GUESTWORDS: One Last Tour

GUESTWORDS: One Last Tour

By J. Bryan McGeever

   My parents’ house was almost empty. The movers placed some things in storage. The rest, items my parents could live without, were being sold today piece by piece. They needed extra cash to help pay for the move. It was a tag sale inside my family’s home, strangers shuffling through rooms, eyeballing furniture and bric-a-brac. Then, by the end of the day, just one more suburban tract house owned by the bank. My mother couldn’t bear it so I came to pick her up for the weekend while my father oversaw the sale before shutting the door behind him for good.

    I parked on the street in front of the mailbox and waited. I wanted no part of this surreal event either. Were I to wander inside a houseful of strangers looking for bargains my gut instinct would be to start tossing bodies like a crazed bouncer. I did not have the financial means to bail my parents out of this mess. I gripped the steering wheel tightly and just stared out the window.

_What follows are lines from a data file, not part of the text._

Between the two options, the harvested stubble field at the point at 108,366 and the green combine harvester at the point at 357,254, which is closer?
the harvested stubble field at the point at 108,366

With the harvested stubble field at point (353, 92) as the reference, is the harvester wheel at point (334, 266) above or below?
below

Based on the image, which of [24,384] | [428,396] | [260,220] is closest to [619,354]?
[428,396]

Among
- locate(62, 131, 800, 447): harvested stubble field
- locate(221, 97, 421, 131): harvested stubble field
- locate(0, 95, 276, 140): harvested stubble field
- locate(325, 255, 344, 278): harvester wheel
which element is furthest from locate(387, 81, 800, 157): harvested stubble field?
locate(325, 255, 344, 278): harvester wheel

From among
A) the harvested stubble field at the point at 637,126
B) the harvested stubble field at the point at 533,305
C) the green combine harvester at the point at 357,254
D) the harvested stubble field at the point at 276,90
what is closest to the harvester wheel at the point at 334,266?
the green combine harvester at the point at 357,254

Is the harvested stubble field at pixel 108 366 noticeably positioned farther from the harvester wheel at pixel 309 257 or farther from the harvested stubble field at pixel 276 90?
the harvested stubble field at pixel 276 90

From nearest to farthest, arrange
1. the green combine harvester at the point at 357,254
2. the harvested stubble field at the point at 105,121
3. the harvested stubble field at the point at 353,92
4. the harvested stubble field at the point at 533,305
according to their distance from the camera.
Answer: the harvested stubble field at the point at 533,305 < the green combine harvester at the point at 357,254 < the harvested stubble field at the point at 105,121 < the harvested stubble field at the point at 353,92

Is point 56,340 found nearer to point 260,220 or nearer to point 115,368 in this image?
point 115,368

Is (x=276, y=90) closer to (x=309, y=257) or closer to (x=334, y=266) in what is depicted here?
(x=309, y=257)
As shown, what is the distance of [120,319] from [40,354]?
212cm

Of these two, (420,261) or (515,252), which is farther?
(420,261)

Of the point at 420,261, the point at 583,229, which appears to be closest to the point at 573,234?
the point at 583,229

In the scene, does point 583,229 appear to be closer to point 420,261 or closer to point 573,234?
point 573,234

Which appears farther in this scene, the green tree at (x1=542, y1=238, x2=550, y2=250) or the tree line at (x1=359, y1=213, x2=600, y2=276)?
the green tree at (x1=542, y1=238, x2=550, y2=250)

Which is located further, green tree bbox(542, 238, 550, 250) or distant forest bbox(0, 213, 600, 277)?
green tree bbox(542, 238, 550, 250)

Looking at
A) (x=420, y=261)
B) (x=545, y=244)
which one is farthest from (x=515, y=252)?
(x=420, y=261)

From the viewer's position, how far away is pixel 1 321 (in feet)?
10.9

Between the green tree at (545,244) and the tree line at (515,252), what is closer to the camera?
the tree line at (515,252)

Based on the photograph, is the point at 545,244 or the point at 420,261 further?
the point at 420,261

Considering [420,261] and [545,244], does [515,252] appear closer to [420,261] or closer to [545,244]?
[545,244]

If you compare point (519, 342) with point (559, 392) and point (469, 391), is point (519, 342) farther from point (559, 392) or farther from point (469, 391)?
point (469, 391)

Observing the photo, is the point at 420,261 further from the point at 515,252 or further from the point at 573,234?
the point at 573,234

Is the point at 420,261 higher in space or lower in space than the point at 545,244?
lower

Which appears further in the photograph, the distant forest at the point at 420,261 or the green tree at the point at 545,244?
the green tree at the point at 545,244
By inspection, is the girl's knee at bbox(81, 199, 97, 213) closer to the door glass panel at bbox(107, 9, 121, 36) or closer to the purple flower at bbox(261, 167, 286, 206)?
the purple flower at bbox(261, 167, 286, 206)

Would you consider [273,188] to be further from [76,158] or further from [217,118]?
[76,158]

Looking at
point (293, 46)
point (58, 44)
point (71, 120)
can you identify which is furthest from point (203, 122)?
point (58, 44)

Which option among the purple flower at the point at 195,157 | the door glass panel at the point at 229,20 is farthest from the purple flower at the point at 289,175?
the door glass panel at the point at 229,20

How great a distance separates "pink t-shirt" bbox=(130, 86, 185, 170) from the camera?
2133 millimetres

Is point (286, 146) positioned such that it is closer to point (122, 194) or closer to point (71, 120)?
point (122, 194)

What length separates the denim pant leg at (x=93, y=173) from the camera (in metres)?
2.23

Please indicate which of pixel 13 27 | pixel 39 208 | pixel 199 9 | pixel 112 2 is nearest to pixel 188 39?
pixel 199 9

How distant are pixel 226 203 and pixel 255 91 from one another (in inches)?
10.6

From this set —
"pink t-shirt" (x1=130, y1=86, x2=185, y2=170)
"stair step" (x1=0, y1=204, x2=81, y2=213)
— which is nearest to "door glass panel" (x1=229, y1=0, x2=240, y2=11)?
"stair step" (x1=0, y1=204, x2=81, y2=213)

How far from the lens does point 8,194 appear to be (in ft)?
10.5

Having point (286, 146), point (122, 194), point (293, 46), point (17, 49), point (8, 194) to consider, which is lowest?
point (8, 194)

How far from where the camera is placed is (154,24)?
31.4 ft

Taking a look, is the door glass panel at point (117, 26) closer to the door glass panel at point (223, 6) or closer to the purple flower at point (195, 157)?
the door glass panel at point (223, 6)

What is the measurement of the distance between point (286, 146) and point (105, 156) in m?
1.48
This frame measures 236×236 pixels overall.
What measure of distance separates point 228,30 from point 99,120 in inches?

    To see my mother’s face was to view my own 19 years later, the cut of her jaw, the bridge of her nose, the same blue eyes. I was her only child and knew exactly why she was taking so long to come out. She was saying goodbye to the place, visiting rooms she’d once decorated, bidding farewell to birds and squirrels she fed each day in the backyard. Hers was a wildly beautiful creativity that eventually unhinged itself through drugs and depression. I was hoping for a quick getaway when I first arrived, but instead I waited. There was always time for one last tour.

    That cherry tree planted in the middle of the yard was a housewarming gift from my great-grandmother. Just beyond its thick branches was the window to my room, where I dreamed awfully big dreams, suffered my first hangover, and lost my virginity. The hallway light was usually on while I slept as a kid. My mother would come home late from her shift as a waitress, doggie bag in one hand, wad of cash in the other.

    “Remember those football cleats we put on layaway?” She held the money up to the light. “We can pick them up tomorrow.”

    On the opposite end of the house was the den, where the family dog died in my arms and choking sobs spilled out of me. In the kitchen sat an old rotary phone long since disconnected. It once rang in the middle of the night and shook the whole house. “Dad . . . I got jumped tonight driving the cab. Can you get out here?” It was a part-time college job that went horribly wrong. I still don’t know how he did it, pounding the back of the ambulance before it left and screaming my name. My God, I thought. How did he find me so fast? It wasn’t even possible.

    Then, years later, by that worn-out spot of grass next to the drive was where my father and I fought like demons, an unnatural act that will haunt the rest of my life. I don’t recall the exact moment when my parents became partners in drug abuse. It may have developed over time, or perhaps it was always there, carefully hidden from me. But after that fight the two of them simply shut the door, drew the shades, and quit the whole thing.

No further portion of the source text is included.